:: AUSGEWÄHLTER AUSZUG ::
Griechenland hat das österreichische
Revisionsanliegen mit unerfüllbaren Gegenwünschen
beantwortet. Argentinien, das bei einer ersten Verhandlungsrunde keine große
Kooperationsbereitschaft erkennen ließ, hat eine für April 1996 in Wien angesetzte zweite
Verhandlungsrunde auf unbestimmte Zeit abgesagt.
Abkommensverhandlungen, die darauf angelegt sind, in die Interessenlage von DBA-Partnern
einzugreifen, erweisen sich zumeist als sehr arbeits- und kostenintensiv. Das Bundes-
ministerium für Finanzen beabsichtigt daher, im Rahmen der gegebenen Möglichkeiten und
Ressourcen zwar auch weiterhin das Abkommensrevisionsprogramm voranzutreiben, doch
kann bei fehlender Kooperationsbereitschaft der DBA-Partner hiebei keine kurzfristige
Problemlösung erwartet werden.

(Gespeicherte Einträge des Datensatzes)

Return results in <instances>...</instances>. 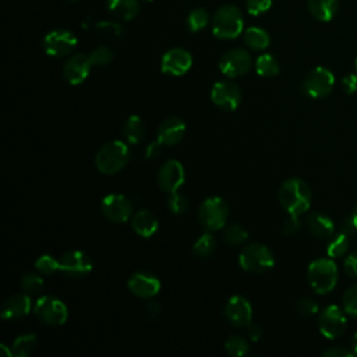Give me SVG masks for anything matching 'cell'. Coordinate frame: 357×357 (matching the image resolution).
Returning <instances> with one entry per match:
<instances>
[{
	"label": "cell",
	"mask_w": 357,
	"mask_h": 357,
	"mask_svg": "<svg viewBox=\"0 0 357 357\" xmlns=\"http://www.w3.org/2000/svg\"><path fill=\"white\" fill-rule=\"evenodd\" d=\"M278 197L280 205L289 215L300 216L307 212L311 205V190L308 184L298 177L284 180L279 188Z\"/></svg>",
	"instance_id": "cell-1"
},
{
	"label": "cell",
	"mask_w": 357,
	"mask_h": 357,
	"mask_svg": "<svg viewBox=\"0 0 357 357\" xmlns=\"http://www.w3.org/2000/svg\"><path fill=\"white\" fill-rule=\"evenodd\" d=\"M131 156L126 141L113 139L106 142L95 155V166L102 174H116L126 167Z\"/></svg>",
	"instance_id": "cell-2"
},
{
	"label": "cell",
	"mask_w": 357,
	"mask_h": 357,
	"mask_svg": "<svg viewBox=\"0 0 357 357\" xmlns=\"http://www.w3.org/2000/svg\"><path fill=\"white\" fill-rule=\"evenodd\" d=\"M307 279L317 294L331 293L337 283V266L331 258L314 259L308 265Z\"/></svg>",
	"instance_id": "cell-3"
},
{
	"label": "cell",
	"mask_w": 357,
	"mask_h": 357,
	"mask_svg": "<svg viewBox=\"0 0 357 357\" xmlns=\"http://www.w3.org/2000/svg\"><path fill=\"white\" fill-rule=\"evenodd\" d=\"M244 28L241 11L231 4L219 7L212 18V32L219 39H234Z\"/></svg>",
	"instance_id": "cell-4"
},
{
	"label": "cell",
	"mask_w": 357,
	"mask_h": 357,
	"mask_svg": "<svg viewBox=\"0 0 357 357\" xmlns=\"http://www.w3.org/2000/svg\"><path fill=\"white\" fill-rule=\"evenodd\" d=\"M229 218V205L227 202L218 195L209 197L202 201L198 208L199 223L208 231H218L226 226Z\"/></svg>",
	"instance_id": "cell-5"
},
{
	"label": "cell",
	"mask_w": 357,
	"mask_h": 357,
	"mask_svg": "<svg viewBox=\"0 0 357 357\" xmlns=\"http://www.w3.org/2000/svg\"><path fill=\"white\" fill-rule=\"evenodd\" d=\"M238 265L245 272L261 273L269 271L275 265V257L266 245L261 243H251L240 251Z\"/></svg>",
	"instance_id": "cell-6"
},
{
	"label": "cell",
	"mask_w": 357,
	"mask_h": 357,
	"mask_svg": "<svg viewBox=\"0 0 357 357\" xmlns=\"http://www.w3.org/2000/svg\"><path fill=\"white\" fill-rule=\"evenodd\" d=\"M33 314L40 322L49 326H59L67 321L68 308L60 298L46 294L35 301Z\"/></svg>",
	"instance_id": "cell-7"
},
{
	"label": "cell",
	"mask_w": 357,
	"mask_h": 357,
	"mask_svg": "<svg viewBox=\"0 0 357 357\" xmlns=\"http://www.w3.org/2000/svg\"><path fill=\"white\" fill-rule=\"evenodd\" d=\"M335 86V75L326 67H314L303 81L304 92L314 99L328 96Z\"/></svg>",
	"instance_id": "cell-8"
},
{
	"label": "cell",
	"mask_w": 357,
	"mask_h": 357,
	"mask_svg": "<svg viewBox=\"0 0 357 357\" xmlns=\"http://www.w3.org/2000/svg\"><path fill=\"white\" fill-rule=\"evenodd\" d=\"M318 328L321 335L326 339H337L340 337L347 328L346 312L340 307L332 304L325 307L318 317Z\"/></svg>",
	"instance_id": "cell-9"
},
{
	"label": "cell",
	"mask_w": 357,
	"mask_h": 357,
	"mask_svg": "<svg viewBox=\"0 0 357 357\" xmlns=\"http://www.w3.org/2000/svg\"><path fill=\"white\" fill-rule=\"evenodd\" d=\"M252 66L251 54L241 47L227 50L219 60V70L227 78H237L250 71Z\"/></svg>",
	"instance_id": "cell-10"
},
{
	"label": "cell",
	"mask_w": 357,
	"mask_h": 357,
	"mask_svg": "<svg viewBox=\"0 0 357 357\" xmlns=\"http://www.w3.org/2000/svg\"><path fill=\"white\" fill-rule=\"evenodd\" d=\"M103 216L113 223H124L132 218V204L123 194H107L100 205Z\"/></svg>",
	"instance_id": "cell-11"
},
{
	"label": "cell",
	"mask_w": 357,
	"mask_h": 357,
	"mask_svg": "<svg viewBox=\"0 0 357 357\" xmlns=\"http://www.w3.org/2000/svg\"><path fill=\"white\" fill-rule=\"evenodd\" d=\"M77 36L68 29H53L43 38V49L50 57H64L77 46Z\"/></svg>",
	"instance_id": "cell-12"
},
{
	"label": "cell",
	"mask_w": 357,
	"mask_h": 357,
	"mask_svg": "<svg viewBox=\"0 0 357 357\" xmlns=\"http://www.w3.org/2000/svg\"><path fill=\"white\" fill-rule=\"evenodd\" d=\"M241 91L238 85L229 79L218 81L211 89V100L223 110H236L241 103Z\"/></svg>",
	"instance_id": "cell-13"
},
{
	"label": "cell",
	"mask_w": 357,
	"mask_h": 357,
	"mask_svg": "<svg viewBox=\"0 0 357 357\" xmlns=\"http://www.w3.org/2000/svg\"><path fill=\"white\" fill-rule=\"evenodd\" d=\"M185 180V170L181 162L170 159L162 165L158 172V185L166 194H173L180 190Z\"/></svg>",
	"instance_id": "cell-14"
},
{
	"label": "cell",
	"mask_w": 357,
	"mask_h": 357,
	"mask_svg": "<svg viewBox=\"0 0 357 357\" xmlns=\"http://www.w3.org/2000/svg\"><path fill=\"white\" fill-rule=\"evenodd\" d=\"M59 262L60 271L70 278H82L93 268L91 257L81 250H70L61 254Z\"/></svg>",
	"instance_id": "cell-15"
},
{
	"label": "cell",
	"mask_w": 357,
	"mask_h": 357,
	"mask_svg": "<svg viewBox=\"0 0 357 357\" xmlns=\"http://www.w3.org/2000/svg\"><path fill=\"white\" fill-rule=\"evenodd\" d=\"M127 287L134 296L149 300L160 291L162 284L158 276H155L153 273L148 271H137L128 278Z\"/></svg>",
	"instance_id": "cell-16"
},
{
	"label": "cell",
	"mask_w": 357,
	"mask_h": 357,
	"mask_svg": "<svg viewBox=\"0 0 357 357\" xmlns=\"http://www.w3.org/2000/svg\"><path fill=\"white\" fill-rule=\"evenodd\" d=\"M226 319L236 328H247L252 322V307L250 301L240 296H231L225 305Z\"/></svg>",
	"instance_id": "cell-17"
},
{
	"label": "cell",
	"mask_w": 357,
	"mask_h": 357,
	"mask_svg": "<svg viewBox=\"0 0 357 357\" xmlns=\"http://www.w3.org/2000/svg\"><path fill=\"white\" fill-rule=\"evenodd\" d=\"M192 66V56L183 47H173L167 50L160 61V68L169 75H184Z\"/></svg>",
	"instance_id": "cell-18"
},
{
	"label": "cell",
	"mask_w": 357,
	"mask_h": 357,
	"mask_svg": "<svg viewBox=\"0 0 357 357\" xmlns=\"http://www.w3.org/2000/svg\"><path fill=\"white\" fill-rule=\"evenodd\" d=\"M92 63L89 60V56L84 53H75L67 59L63 67V75L66 81L71 85H79L82 84L89 73H91Z\"/></svg>",
	"instance_id": "cell-19"
},
{
	"label": "cell",
	"mask_w": 357,
	"mask_h": 357,
	"mask_svg": "<svg viewBox=\"0 0 357 357\" xmlns=\"http://www.w3.org/2000/svg\"><path fill=\"white\" fill-rule=\"evenodd\" d=\"M32 310L31 296L25 291L15 293L7 297L1 305L0 315L3 319H20L26 317Z\"/></svg>",
	"instance_id": "cell-20"
},
{
	"label": "cell",
	"mask_w": 357,
	"mask_h": 357,
	"mask_svg": "<svg viewBox=\"0 0 357 357\" xmlns=\"http://www.w3.org/2000/svg\"><path fill=\"white\" fill-rule=\"evenodd\" d=\"M185 123L183 119L172 116L165 119L159 128H158V139L166 145V146H173L177 145L185 135Z\"/></svg>",
	"instance_id": "cell-21"
},
{
	"label": "cell",
	"mask_w": 357,
	"mask_h": 357,
	"mask_svg": "<svg viewBox=\"0 0 357 357\" xmlns=\"http://www.w3.org/2000/svg\"><path fill=\"white\" fill-rule=\"evenodd\" d=\"M131 226L134 231L144 238L152 237L159 229L158 218L148 209L137 211L131 218Z\"/></svg>",
	"instance_id": "cell-22"
},
{
	"label": "cell",
	"mask_w": 357,
	"mask_h": 357,
	"mask_svg": "<svg viewBox=\"0 0 357 357\" xmlns=\"http://www.w3.org/2000/svg\"><path fill=\"white\" fill-rule=\"evenodd\" d=\"M308 231L318 238H331L335 233V225L332 219L321 212H312L305 220Z\"/></svg>",
	"instance_id": "cell-23"
},
{
	"label": "cell",
	"mask_w": 357,
	"mask_h": 357,
	"mask_svg": "<svg viewBox=\"0 0 357 357\" xmlns=\"http://www.w3.org/2000/svg\"><path fill=\"white\" fill-rule=\"evenodd\" d=\"M308 10L314 18L322 22L331 21L337 13V0H308Z\"/></svg>",
	"instance_id": "cell-24"
},
{
	"label": "cell",
	"mask_w": 357,
	"mask_h": 357,
	"mask_svg": "<svg viewBox=\"0 0 357 357\" xmlns=\"http://www.w3.org/2000/svg\"><path fill=\"white\" fill-rule=\"evenodd\" d=\"M145 124L139 116H130L123 126V137L128 145L139 144L145 137Z\"/></svg>",
	"instance_id": "cell-25"
},
{
	"label": "cell",
	"mask_w": 357,
	"mask_h": 357,
	"mask_svg": "<svg viewBox=\"0 0 357 357\" xmlns=\"http://www.w3.org/2000/svg\"><path fill=\"white\" fill-rule=\"evenodd\" d=\"M107 10L114 17L128 21L138 15L139 4L137 0H107Z\"/></svg>",
	"instance_id": "cell-26"
},
{
	"label": "cell",
	"mask_w": 357,
	"mask_h": 357,
	"mask_svg": "<svg viewBox=\"0 0 357 357\" xmlns=\"http://www.w3.org/2000/svg\"><path fill=\"white\" fill-rule=\"evenodd\" d=\"M244 43L252 50H265L271 43L269 33L259 26H250L243 33Z\"/></svg>",
	"instance_id": "cell-27"
},
{
	"label": "cell",
	"mask_w": 357,
	"mask_h": 357,
	"mask_svg": "<svg viewBox=\"0 0 357 357\" xmlns=\"http://www.w3.org/2000/svg\"><path fill=\"white\" fill-rule=\"evenodd\" d=\"M38 343V337L35 333H24L20 335L18 337L14 339L11 349H13V354L15 357H26L29 356Z\"/></svg>",
	"instance_id": "cell-28"
},
{
	"label": "cell",
	"mask_w": 357,
	"mask_h": 357,
	"mask_svg": "<svg viewBox=\"0 0 357 357\" xmlns=\"http://www.w3.org/2000/svg\"><path fill=\"white\" fill-rule=\"evenodd\" d=\"M255 71L261 77H275L279 74L280 67L278 60L272 54L264 53L255 60Z\"/></svg>",
	"instance_id": "cell-29"
},
{
	"label": "cell",
	"mask_w": 357,
	"mask_h": 357,
	"mask_svg": "<svg viewBox=\"0 0 357 357\" xmlns=\"http://www.w3.org/2000/svg\"><path fill=\"white\" fill-rule=\"evenodd\" d=\"M349 244H350V238L349 234L344 231H340L335 236L331 237L328 247H326V254L331 258H339L347 254L349 251Z\"/></svg>",
	"instance_id": "cell-30"
},
{
	"label": "cell",
	"mask_w": 357,
	"mask_h": 357,
	"mask_svg": "<svg viewBox=\"0 0 357 357\" xmlns=\"http://www.w3.org/2000/svg\"><path fill=\"white\" fill-rule=\"evenodd\" d=\"M247 238H248L247 230L238 223H231L223 227L222 240L229 245H241L247 241Z\"/></svg>",
	"instance_id": "cell-31"
},
{
	"label": "cell",
	"mask_w": 357,
	"mask_h": 357,
	"mask_svg": "<svg viewBox=\"0 0 357 357\" xmlns=\"http://www.w3.org/2000/svg\"><path fill=\"white\" fill-rule=\"evenodd\" d=\"M42 276L43 275H40L38 271L24 273L20 279V286H21L22 291L28 293L29 296L39 294L45 287V280H43Z\"/></svg>",
	"instance_id": "cell-32"
},
{
	"label": "cell",
	"mask_w": 357,
	"mask_h": 357,
	"mask_svg": "<svg viewBox=\"0 0 357 357\" xmlns=\"http://www.w3.org/2000/svg\"><path fill=\"white\" fill-rule=\"evenodd\" d=\"M215 248H216V238L211 231L201 234L192 244V252L198 258L209 257L215 251Z\"/></svg>",
	"instance_id": "cell-33"
},
{
	"label": "cell",
	"mask_w": 357,
	"mask_h": 357,
	"mask_svg": "<svg viewBox=\"0 0 357 357\" xmlns=\"http://www.w3.org/2000/svg\"><path fill=\"white\" fill-rule=\"evenodd\" d=\"M225 350L229 356L231 357H241L244 354L248 353L250 350V346H248V342L245 337H241V336H229L225 342Z\"/></svg>",
	"instance_id": "cell-34"
},
{
	"label": "cell",
	"mask_w": 357,
	"mask_h": 357,
	"mask_svg": "<svg viewBox=\"0 0 357 357\" xmlns=\"http://www.w3.org/2000/svg\"><path fill=\"white\" fill-rule=\"evenodd\" d=\"M35 269L43 275V276H50L53 273H56L57 271H60V262L59 259H56L54 257L49 255V254H43L40 255L36 261H35Z\"/></svg>",
	"instance_id": "cell-35"
},
{
	"label": "cell",
	"mask_w": 357,
	"mask_h": 357,
	"mask_svg": "<svg viewBox=\"0 0 357 357\" xmlns=\"http://www.w3.org/2000/svg\"><path fill=\"white\" fill-rule=\"evenodd\" d=\"M208 24H209V13L204 8H195L187 17L188 29L192 32H198L204 29Z\"/></svg>",
	"instance_id": "cell-36"
},
{
	"label": "cell",
	"mask_w": 357,
	"mask_h": 357,
	"mask_svg": "<svg viewBox=\"0 0 357 357\" xmlns=\"http://www.w3.org/2000/svg\"><path fill=\"white\" fill-rule=\"evenodd\" d=\"M190 204L188 199L180 194L178 191L169 194V199H167V208L173 215H183L187 212Z\"/></svg>",
	"instance_id": "cell-37"
},
{
	"label": "cell",
	"mask_w": 357,
	"mask_h": 357,
	"mask_svg": "<svg viewBox=\"0 0 357 357\" xmlns=\"http://www.w3.org/2000/svg\"><path fill=\"white\" fill-rule=\"evenodd\" d=\"M343 310L347 315L357 318V283L350 286L343 294Z\"/></svg>",
	"instance_id": "cell-38"
},
{
	"label": "cell",
	"mask_w": 357,
	"mask_h": 357,
	"mask_svg": "<svg viewBox=\"0 0 357 357\" xmlns=\"http://www.w3.org/2000/svg\"><path fill=\"white\" fill-rule=\"evenodd\" d=\"M88 56H89L92 66H98V67L107 66L113 60V52H112V49H109L106 46H99V47L93 49Z\"/></svg>",
	"instance_id": "cell-39"
},
{
	"label": "cell",
	"mask_w": 357,
	"mask_h": 357,
	"mask_svg": "<svg viewBox=\"0 0 357 357\" xmlns=\"http://www.w3.org/2000/svg\"><path fill=\"white\" fill-rule=\"evenodd\" d=\"M296 311L304 317V318H310L312 315H315L318 312V304L308 297H301L297 300L296 303Z\"/></svg>",
	"instance_id": "cell-40"
},
{
	"label": "cell",
	"mask_w": 357,
	"mask_h": 357,
	"mask_svg": "<svg viewBox=\"0 0 357 357\" xmlns=\"http://www.w3.org/2000/svg\"><path fill=\"white\" fill-rule=\"evenodd\" d=\"M95 28H96V31L100 32L102 35H105V36H112V38L120 36L121 32H123L120 24H117V22H114V21H100V22H96Z\"/></svg>",
	"instance_id": "cell-41"
},
{
	"label": "cell",
	"mask_w": 357,
	"mask_h": 357,
	"mask_svg": "<svg viewBox=\"0 0 357 357\" xmlns=\"http://www.w3.org/2000/svg\"><path fill=\"white\" fill-rule=\"evenodd\" d=\"M271 4H272V0H245L247 11L251 15H259V14L268 11Z\"/></svg>",
	"instance_id": "cell-42"
},
{
	"label": "cell",
	"mask_w": 357,
	"mask_h": 357,
	"mask_svg": "<svg viewBox=\"0 0 357 357\" xmlns=\"http://www.w3.org/2000/svg\"><path fill=\"white\" fill-rule=\"evenodd\" d=\"M300 216H294V215H289V218L284 220L283 226H282V231L286 236H291L294 233H297L300 230Z\"/></svg>",
	"instance_id": "cell-43"
},
{
	"label": "cell",
	"mask_w": 357,
	"mask_h": 357,
	"mask_svg": "<svg viewBox=\"0 0 357 357\" xmlns=\"http://www.w3.org/2000/svg\"><path fill=\"white\" fill-rule=\"evenodd\" d=\"M344 272L347 276L357 279V252H351L344 258Z\"/></svg>",
	"instance_id": "cell-44"
},
{
	"label": "cell",
	"mask_w": 357,
	"mask_h": 357,
	"mask_svg": "<svg viewBox=\"0 0 357 357\" xmlns=\"http://www.w3.org/2000/svg\"><path fill=\"white\" fill-rule=\"evenodd\" d=\"M322 356L324 357H351L354 354L351 350H347L342 346H332V347H328L326 350H324Z\"/></svg>",
	"instance_id": "cell-45"
},
{
	"label": "cell",
	"mask_w": 357,
	"mask_h": 357,
	"mask_svg": "<svg viewBox=\"0 0 357 357\" xmlns=\"http://www.w3.org/2000/svg\"><path fill=\"white\" fill-rule=\"evenodd\" d=\"M162 146H163V144L159 141V139H156V141H152L151 144H148L146 145V148H145V158L146 159H155V158H158L160 153H162Z\"/></svg>",
	"instance_id": "cell-46"
},
{
	"label": "cell",
	"mask_w": 357,
	"mask_h": 357,
	"mask_svg": "<svg viewBox=\"0 0 357 357\" xmlns=\"http://www.w3.org/2000/svg\"><path fill=\"white\" fill-rule=\"evenodd\" d=\"M144 310H145V315H146L148 318H151V319H156V318H159V315H160V312H162L160 304H159V303H156V301H153V300L146 301V303H145Z\"/></svg>",
	"instance_id": "cell-47"
},
{
	"label": "cell",
	"mask_w": 357,
	"mask_h": 357,
	"mask_svg": "<svg viewBox=\"0 0 357 357\" xmlns=\"http://www.w3.org/2000/svg\"><path fill=\"white\" fill-rule=\"evenodd\" d=\"M342 86L346 93H354L357 91V74H347L342 81Z\"/></svg>",
	"instance_id": "cell-48"
},
{
	"label": "cell",
	"mask_w": 357,
	"mask_h": 357,
	"mask_svg": "<svg viewBox=\"0 0 357 357\" xmlns=\"http://www.w3.org/2000/svg\"><path fill=\"white\" fill-rule=\"evenodd\" d=\"M262 336V328L258 324H250L247 326V337L252 342H258Z\"/></svg>",
	"instance_id": "cell-49"
},
{
	"label": "cell",
	"mask_w": 357,
	"mask_h": 357,
	"mask_svg": "<svg viewBox=\"0 0 357 357\" xmlns=\"http://www.w3.org/2000/svg\"><path fill=\"white\" fill-rule=\"evenodd\" d=\"M351 351H353V354L354 356H357V332L353 335V337H351V349H350Z\"/></svg>",
	"instance_id": "cell-50"
},
{
	"label": "cell",
	"mask_w": 357,
	"mask_h": 357,
	"mask_svg": "<svg viewBox=\"0 0 357 357\" xmlns=\"http://www.w3.org/2000/svg\"><path fill=\"white\" fill-rule=\"evenodd\" d=\"M350 219H351V223H353V226H354V229L357 230V206L354 208V211H353V213H351V216H350Z\"/></svg>",
	"instance_id": "cell-51"
},
{
	"label": "cell",
	"mask_w": 357,
	"mask_h": 357,
	"mask_svg": "<svg viewBox=\"0 0 357 357\" xmlns=\"http://www.w3.org/2000/svg\"><path fill=\"white\" fill-rule=\"evenodd\" d=\"M356 74H357V57H356Z\"/></svg>",
	"instance_id": "cell-52"
},
{
	"label": "cell",
	"mask_w": 357,
	"mask_h": 357,
	"mask_svg": "<svg viewBox=\"0 0 357 357\" xmlns=\"http://www.w3.org/2000/svg\"><path fill=\"white\" fill-rule=\"evenodd\" d=\"M144 1H148V3H151V1H153V0H144Z\"/></svg>",
	"instance_id": "cell-53"
},
{
	"label": "cell",
	"mask_w": 357,
	"mask_h": 357,
	"mask_svg": "<svg viewBox=\"0 0 357 357\" xmlns=\"http://www.w3.org/2000/svg\"><path fill=\"white\" fill-rule=\"evenodd\" d=\"M68 1H77V0H68Z\"/></svg>",
	"instance_id": "cell-54"
}]
</instances>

:: AUFGABEN ::
• 1. Nennen Sie alle geografischen Namen, die im Auszug zu den Abkommensverhandlungen als Substantiv vorkommen.
• 2. Schreiben Sie aus dem Auszug zu den Abkommensverhandlungen die Stelle ab, die mit „Abkommensverhandlungen, die darauf“ beginnt und mit „Problemlösung erwartet werden.“ endet.

:: ANTWORTEN ::
• 1. Griechenland, Argentinien, Wien

• 2.
Abkommensverhandlungen, die darauf angelegt sind, in die Interessenlage von DBA-Partnern
einzugreifen, erweisen sich zumeist als sehr arbeits- und kostenintensiv. Das Bundes-
ministerium für Finanzen beabsichtigt daher, im Rahmen der gegebenen Möglichkeiten und
Ressourcen zwar auch weiterhin das Abkommensrevisionsprogramm voranzutreiben, doch
kann bei fehlender Kooperationsbereitschaft der DBA-Partner hiebei keine kurzfristige
Problemlösung erwartet werden.